RFS - Piccola cronaca / 14 Gennaio 2019


Milano, 14 Gennaio 2019

Ci ritroviamo. Si riprende il lavoro di ieri.
La cosa importante è ritornare a quelle ‘trasformazioni’.
Mi piace definirle così. Quando Nicole e Agata eseguono una transizione di stato, di dimensione corporea e emotiva io le indico come ‘trasformazioni’ che poi confluiscono in quei segmenti che definisco ‘cerniere’.






Bisogna controllare il viso. Che non diventi troppo espressivo, che non lasci indovinare pensiero, preoccupazione, intenzione.

La cosa difficile è appunto ‘la vita’: vivere 2 ore fuori da una vita convenzionale e conosciuta. Vivere una vita ‘segreta’. 
È difficile perché l’attore si mette in ‘funzione performante’, diventa ‘funzionale a ...’ 
È naturale, è il suo compito, è la sua vita, quella lavorativa. In questo caso però - nel caso di RFS - non deve sentirsi funzionale. Non deve includere il visitatore/spettatore. Deve vivere una compulsione per se stesso, per quel tratto di vita di 2 ore.
È un tempo straordinario quello che stiamo cercando: extra-ordinario.
È molto difficile non cercare una giustificazione al proprio ‘fare’, al proprio essere lì. È necessario mettere in atto un rinuncia.

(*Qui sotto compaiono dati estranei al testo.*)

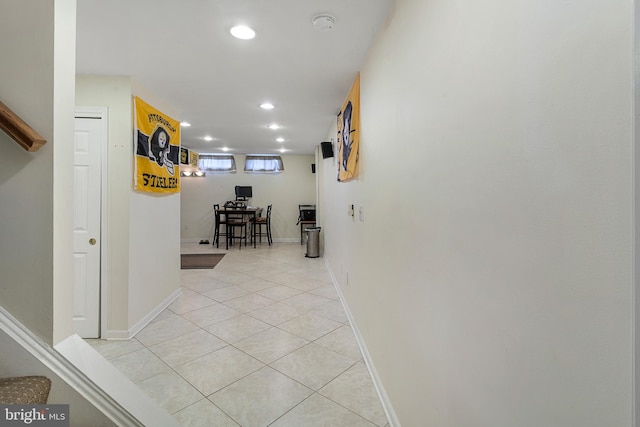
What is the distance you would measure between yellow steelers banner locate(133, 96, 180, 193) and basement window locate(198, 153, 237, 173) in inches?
171

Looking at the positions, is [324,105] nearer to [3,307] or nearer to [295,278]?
[295,278]

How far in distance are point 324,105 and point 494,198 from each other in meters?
2.97

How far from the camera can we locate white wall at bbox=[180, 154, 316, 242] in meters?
7.87

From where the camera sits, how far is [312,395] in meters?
1.86

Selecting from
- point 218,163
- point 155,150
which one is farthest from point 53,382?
point 218,163

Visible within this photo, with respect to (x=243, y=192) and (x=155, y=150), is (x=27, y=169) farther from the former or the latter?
(x=243, y=192)

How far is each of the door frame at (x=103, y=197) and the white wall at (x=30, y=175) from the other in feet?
5.89

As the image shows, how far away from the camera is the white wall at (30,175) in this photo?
97 cm

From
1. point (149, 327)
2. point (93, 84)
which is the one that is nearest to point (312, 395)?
point (149, 327)

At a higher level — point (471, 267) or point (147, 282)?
point (471, 267)

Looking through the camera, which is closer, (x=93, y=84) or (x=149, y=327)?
(x=93, y=84)

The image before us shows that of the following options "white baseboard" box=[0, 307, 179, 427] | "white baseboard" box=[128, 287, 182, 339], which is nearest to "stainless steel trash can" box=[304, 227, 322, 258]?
"white baseboard" box=[128, 287, 182, 339]

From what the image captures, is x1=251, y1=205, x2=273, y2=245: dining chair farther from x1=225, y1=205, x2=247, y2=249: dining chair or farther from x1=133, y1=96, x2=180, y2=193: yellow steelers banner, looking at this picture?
x1=133, y1=96, x2=180, y2=193: yellow steelers banner

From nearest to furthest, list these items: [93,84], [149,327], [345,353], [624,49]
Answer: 1. [624,49]
2. [345,353]
3. [93,84]
4. [149,327]
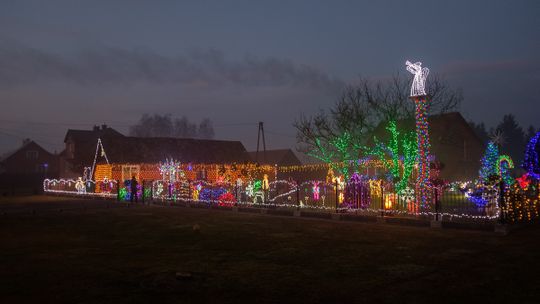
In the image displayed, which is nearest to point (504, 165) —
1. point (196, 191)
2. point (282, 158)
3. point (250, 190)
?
point (250, 190)

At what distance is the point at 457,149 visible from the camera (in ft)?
130

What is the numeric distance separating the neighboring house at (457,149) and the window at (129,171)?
2340cm

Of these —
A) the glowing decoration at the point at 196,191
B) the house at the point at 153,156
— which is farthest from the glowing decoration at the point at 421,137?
the house at the point at 153,156

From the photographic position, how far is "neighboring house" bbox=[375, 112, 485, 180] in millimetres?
35938

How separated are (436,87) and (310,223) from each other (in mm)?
15322

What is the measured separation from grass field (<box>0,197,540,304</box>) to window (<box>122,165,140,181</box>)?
75.1 ft

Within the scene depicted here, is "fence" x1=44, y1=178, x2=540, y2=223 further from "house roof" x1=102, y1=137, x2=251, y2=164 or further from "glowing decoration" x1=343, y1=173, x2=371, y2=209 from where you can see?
"house roof" x1=102, y1=137, x2=251, y2=164

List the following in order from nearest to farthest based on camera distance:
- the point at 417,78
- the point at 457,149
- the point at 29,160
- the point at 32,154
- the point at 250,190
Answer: the point at 417,78 → the point at 250,190 → the point at 457,149 → the point at 29,160 → the point at 32,154

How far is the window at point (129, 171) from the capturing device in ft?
121

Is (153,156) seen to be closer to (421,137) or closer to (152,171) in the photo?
(152,171)

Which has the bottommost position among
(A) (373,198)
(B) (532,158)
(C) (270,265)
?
(C) (270,265)

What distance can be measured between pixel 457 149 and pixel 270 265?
3520 cm

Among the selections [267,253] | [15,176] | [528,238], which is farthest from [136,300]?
[15,176]

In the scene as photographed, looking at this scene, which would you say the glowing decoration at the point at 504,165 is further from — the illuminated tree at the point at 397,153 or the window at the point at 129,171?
the window at the point at 129,171
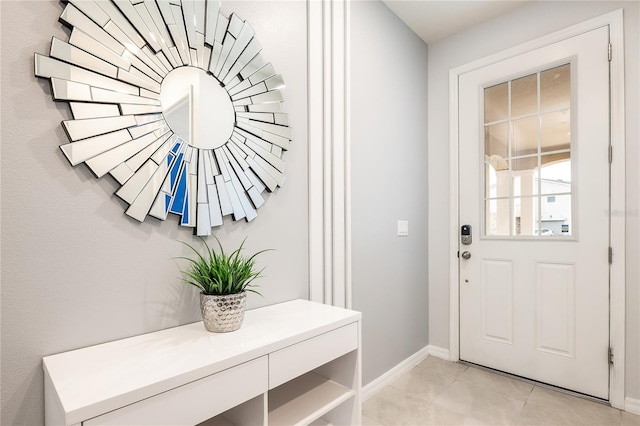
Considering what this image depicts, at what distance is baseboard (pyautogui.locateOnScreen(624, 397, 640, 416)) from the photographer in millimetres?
1830

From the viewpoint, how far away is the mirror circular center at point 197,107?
1.19 meters

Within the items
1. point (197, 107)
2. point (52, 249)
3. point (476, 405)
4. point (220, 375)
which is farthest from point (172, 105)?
point (476, 405)

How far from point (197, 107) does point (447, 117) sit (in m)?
2.04

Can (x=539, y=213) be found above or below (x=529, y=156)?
below

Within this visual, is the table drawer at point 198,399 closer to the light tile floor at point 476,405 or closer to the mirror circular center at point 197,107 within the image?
the mirror circular center at point 197,107

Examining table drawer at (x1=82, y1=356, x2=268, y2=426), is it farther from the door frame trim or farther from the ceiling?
the ceiling

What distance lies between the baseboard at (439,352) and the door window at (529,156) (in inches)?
39.1

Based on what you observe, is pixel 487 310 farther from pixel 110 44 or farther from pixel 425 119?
pixel 110 44

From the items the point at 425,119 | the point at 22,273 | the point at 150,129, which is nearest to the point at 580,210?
the point at 425,119

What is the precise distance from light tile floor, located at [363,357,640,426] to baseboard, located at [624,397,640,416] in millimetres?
38

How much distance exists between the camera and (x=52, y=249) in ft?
3.07

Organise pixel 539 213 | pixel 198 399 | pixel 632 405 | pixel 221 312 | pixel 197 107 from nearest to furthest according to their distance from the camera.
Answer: pixel 198 399, pixel 221 312, pixel 197 107, pixel 632 405, pixel 539 213

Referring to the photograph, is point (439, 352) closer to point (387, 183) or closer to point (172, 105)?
point (387, 183)

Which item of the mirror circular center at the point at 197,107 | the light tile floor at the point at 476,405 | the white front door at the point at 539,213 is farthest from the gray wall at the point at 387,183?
the mirror circular center at the point at 197,107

Mi accorgo che il lavoro di Susanna è molto difficile perché deve tradurre queste mie esigenze/ richieste che sono intellettuali, concettuali  e creare una connessione con ‘il fare’. 
Deve trovare una lingua per comunicare con i performer/attori evitando le spiegazioni, evitando una guida diretta con indicazioni dirette, evitando di sprofondare nell’espressione, nella narrazione evidente, consapevole.
È un compito difficile quello di Susanna: far scaturire l’energia, provocarla, intuirla, leggerla, capirla, incanalarla e restituirla a Nicole e Agata in questo caso.

Io mi aggiro per le stanze degli appartamenti immaginando una mappatura che farò con nastri colorati, stabilendo zone, aree, percorsi visivi: a terra e sulle pareti. 
In un cassetto di un armadio trovo dei pigiami di bambini. E sui muri una scritta: misurazioni.







Ecco quello che dobbiamo fare noi: misurare il tempo, lo spazio, e in questo modo misuriamo la vita. 

È venuta la sera. Le luci della città filtrano dai vetri delle finestre. Mi accingo con la mia prolunga a disturbare il signore al piano di sopra, per rubargli un po’ di corrente.